Methods Engineering and Work Simplification in Industrial Engineering
These reactions led to an increased interest in the work of the Gilbreths. Their efforts in methods analysis, which had previously been considered rather theoretical and impractical, became the foundation for the resurgence of industrial engineering in the 1920s and 1930s. In 1927, H. B. Maynard, G. J. Stegmerten, and S. M. Lowry wrote Time and Motion Study, emphasizing the importance of motion study and good methods. This eventually led to the term methods engineering as the descriptor of a technique emphasizing the “elimination of every unnecessary operation” prior to the determination of a time standard. In 1932, A. H. Mogenson published Common Sense Applied to Time and Motion Study, in which he stressed the concepts of motion study through an approach he chose to call work simplification. His thesis was simply that the people who know any job best are the workers doing that job. Therefore, if the workers are trained in the steps necessary to analyze and challenge the work they are doing, then they are also the ones most likely to implement improvements. His approach was to train key people in manufacturing plants at his Lake Placid Work Simplification Conferences so that they could in turn conduct similar training in their own plants for managers and workers. This concept of taking motion study training directly to the workers through the work simplification programs was a tremendous boon to the war production effort during World War II.

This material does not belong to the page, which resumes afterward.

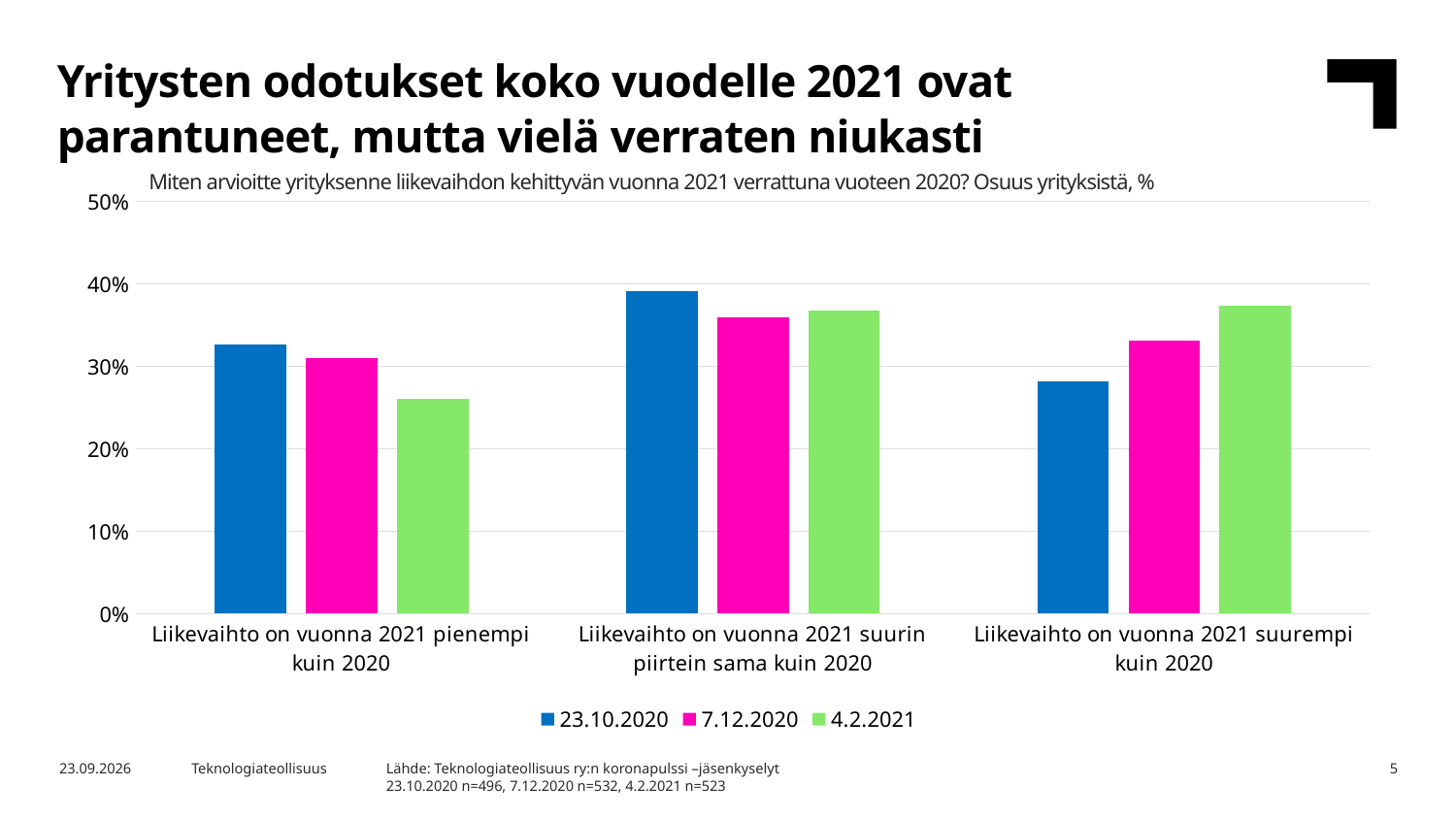
Which series are listed in the chart's legend? 23.10.2020, 7.12.2020, 4.2.2021 What kind of chart is shown on the slide? bar chart Is the value for 23.10.2020 in the category 'Liikevaihto on vuonna 2021 suurin piirtein sama kuin 2020' greater or less than 30%? greater How many categories are shown on the x axis of the chart? 3 Which category has the lowest value for the 23.10.2020 series? Liikevaihto on vuonna 2021 suurempi kuin 2020 Is the value for 4.2.2021 in the category 'Liikevaihto on vuonna 2021 suurempi kuin 2020' greater or less than 30%? greater Which category has the highest value for the 23.10.2020 series? Liikevaihto on vuonna 2021 suurin piirtein sama kuin 2020 In the category 'Liikevaihto on vuonna 2021 suurempi kuin 2020', which is larger: the value for 23.10.2020 or the value for 4.2.2021? 4.2.2021 How many series does the chart's legend list? 3 Is the value for 23.10.2020 in the category 'Liikevaihto on vuonna 2021 suurempi kuin 2020' greater or less than 30%? less In the category 'Liikevaihto on vuonna 2021 pienempi kuin 2020', do the values rise or fall from 23.10.2020 to 4.2.2021? fall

The first Ph.D. granted in the United States in the field of industrial engineering was also the result of research done in the area of motion study. It was awarded to Ralph M. Barnes by Cornell University in 1933 and was supervised by Dexter Kimball. Barnes’s thesis was rewritten and published as Motion and Time Study: the first full-length book devoted to this subject. The book also attempted to bridge the growing chasm between advocates of time study versus motion study by emphasizing the inseparability of these concepts as a basic principle of industrial engineering.
Another result of the reaction was a closer look at the behavioral aspects associated with the workplace and the human element. Even though the approach taken by Taylor and his followers failed to appreciate the psychological issues associated with worker motivation, their work served to catalyze the behavioral approach to management by systematically raising questions on authority, motivation, and training. The earliest writers in the field of industrial psychology acknowledged their debt to scientific management and framed their discussions in terms consistent with this system.
Industrial Engineering and the post–world war I era
By the end of World War I, scientific management had firmly taken hold. Large-scale, vertically integrated organizations making use of mass production techniques were the norm. Application of these principles resulted in spectacular increases in production. Unfortunately, however, because increases in production were easy to achieve, management interest was focused primarily on the implementation of standards and incentive plans, and little attention was paid to the importance of good methods in production. The reaction of workers and the public to unscrupulous management practices such as “rate cutting” and other speedup tactics, combined with concerns about dehumanizing aspects of the application of scientific management, eventually led to legislation limiting the use of time standards in government operations.